Sastrawan Asia Tenggara Apresiasi Karya Puisi Denny JA
Sastrawan dari empat negara: Malysia, Indonesia, Thailand dan Brunei berkumpul membahas isu sosial dalam 24 buku puisi Denny JA.
Editor: Malvyandie Haryadi
TRIBUNNEWS.COM, JAKARTA - Dunia sastra yang selama ini diam, tiba-tiba bergolak. Isu-isu sosial yang sensitif yang dahulu pantang digubah dalam puisi, tiba-tiba dikuak dan dipertanyakan.
Masalah pernikahan antaragama, kekerasan terhadap minoritas, diskriminasi etnis Cina, dan penolakan LGBT (lesbian, gay, dan biseks, dan transgender), misalnya, dibuka dalam dunia sastra.
Bagai kotak pandora, masalah-masalah yang dulu tertutup dalam sastra ini, kini ramai dibincangkan oleh para penyair. Dampaknya, kini dunia sastra makin terlibat dalam pergumulan hidup sehari-hari manusia modern.
Demikian salah satu isu yang dibicarakan dalam Temu Sastrawan Asia Tenggara 4-5 April di Sabah, Malaysia. Sastrawan dari empat negara: Malysia, Indonesia, Thailand dan Brunei berkumpul membahas isu sosial dalam 24 buku puisi Denny JA.

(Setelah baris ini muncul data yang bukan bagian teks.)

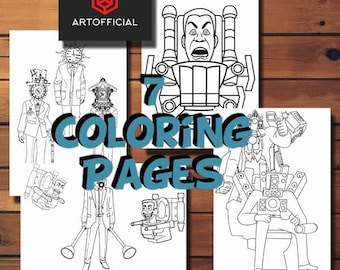 Skibidi Coloring Pages - CameraMan, SpeakerMan, PlungerMan, ClockMan, GMan, Titan in PDF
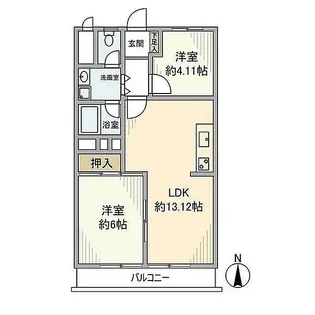 富士見ヶ丘永谷コーポラス【4階】の間取り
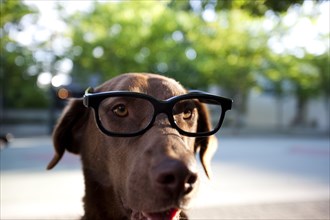 Close up of dog wearing eyeglasses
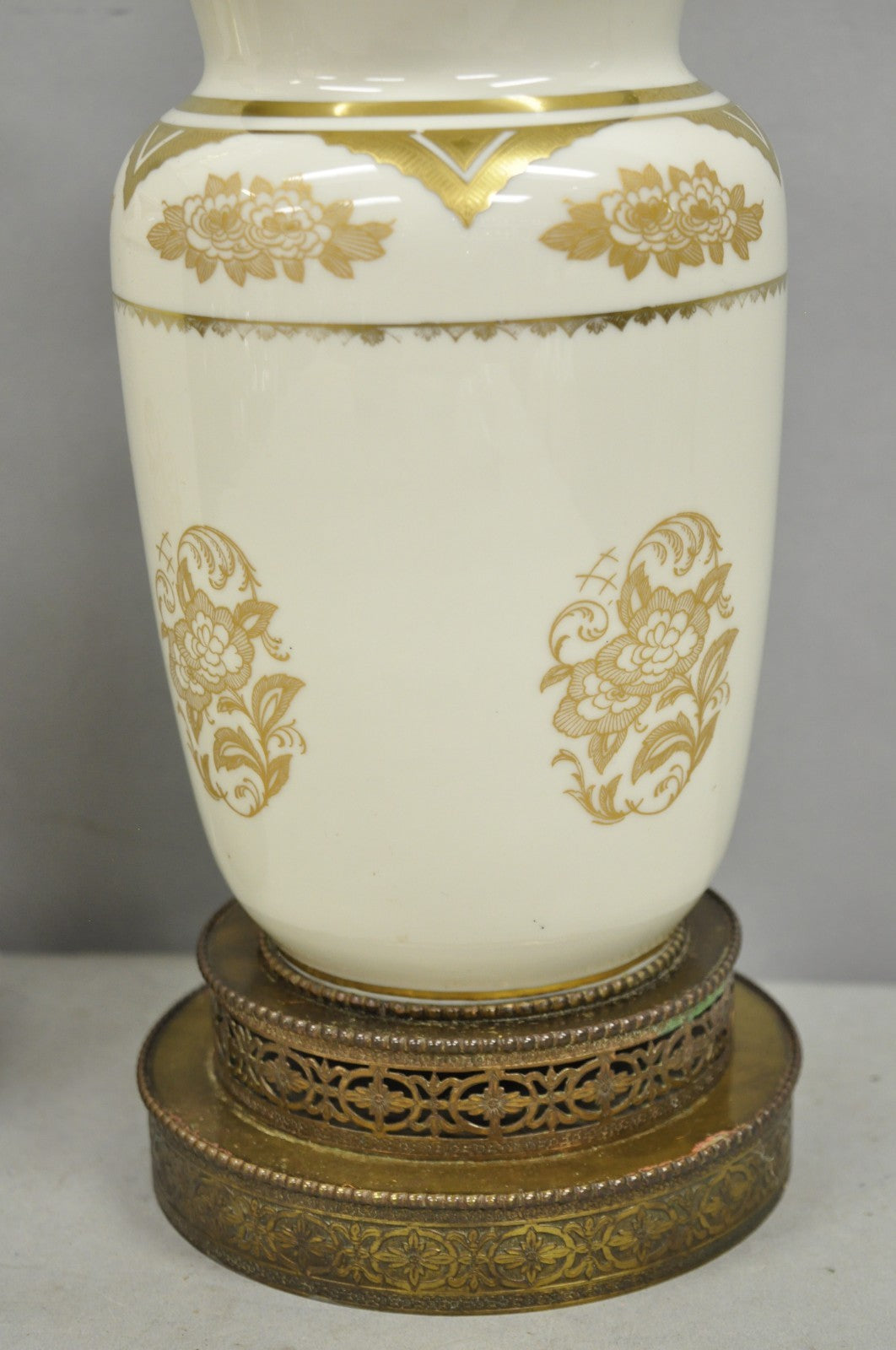 Vintage Victorian Cream & Gold Gilt Porcelain Table Lamps attr Lenox - a Pair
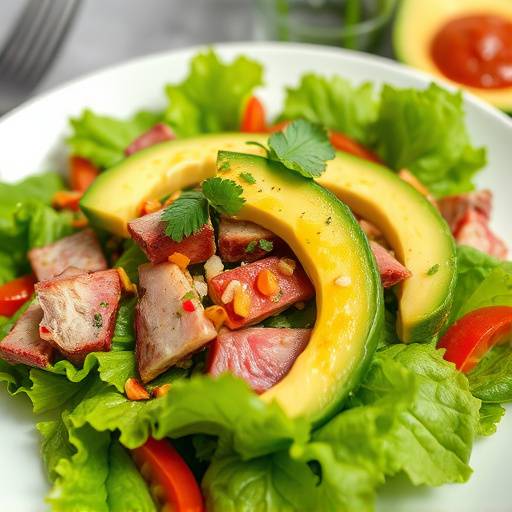 A vibrant salad with mixed greens, biltong shavings, avocado, and a light vinaigrette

“Denny JA sengaja memilih isu sosial tidak popular untuk dituangkan dalam puisi-puisi esainya, sehingga muncul kontroversi. Dan sangat sedikit sastrawan yang berani mengambil resiko berhadapan dengan massa mayoritas,” kata Jamal D. Rahman, penyair yang juga pemimpin redaktur Majalah sastra Horison di acara itu, dalam keterangan tertulis yang diterima Kamis (6/4/2017).
Sementara itu sastrawan Sabah, Jasni Matlani, menyatakan kehadiran puisi esai Denny JA yang mendobrak konsep ketuhanan seperti melanjutkan puisi-puisi sufistik Hamzah Fansuri, Chairil Anwar, dan Abdul Hadi WM.
Dalam puisi Denny JA yang berjudul “Burung Trilili Bertengkar dalam Persepsi” -- menurut Jasni yang juga Presiden Dewan Bahasa dan Sastra Sabah ini – sang penulis mencoba menggedor ideologi, pemikiran, dan konsep ketuhanan yang stagnan yang selama ini ada.
Secara pribadi, kata penulis cerpen “Balqis dan Mimpi Jerusalem” ini, saya mengagumi Denny JA karena puisi-puisinya sangat inspiratif. Di tengah kesibukannya sebagai seorang konsultan politik dan pebisnis, ia masih menyempatkan diri membuat puisi.
Adapun Prof. Madya Ampuan Dr. Haji Ibrahim dari Akademi Pengajian Brunai Universitas Brunai Darussalam menilai puisi esai karya Denny JA ini unik dan murni karena ia mempunyai style yang berbeda dengan kebanyakan karya puisi yang ada.
Setiap puisi esai karya Denny JA ada isu sosial yang berbasis peristiwa nyata. Ia menyelipkan banyak pengajaran atau pesan-pesan sosial kepada masyarakatnya.
“Ini memperlihatkan bahwa Denny JA adalah seorang penyair yang luar biasa, menghasilkan puisi-puisi komit dengan gaya baru dan sangat terikat dengan status sosial di sekelilingnya,” ungkap Dr. Haji Ibrahim.
Sementara itu, pengkaji sastra asal Thailand, Dr. Phaosan Jehwae ikut memberikan apresianya atas puisi Denny JA.
Menurut pengajar sastra di Universitas Pattani, Thailand ini, menulis puisi seharusnya tidak sekadar memilih kata-kata indah dan estetika kalimat bertipografi sastra.
"Tapi juga puisi harus merekam jejak sejarah dan berbicara tentang realitas yang ada. Karena itu, kepekaan sosial, kemahiran mengolah bahasa dan kecerdasan pikiran harus dimiliki penulis puisi."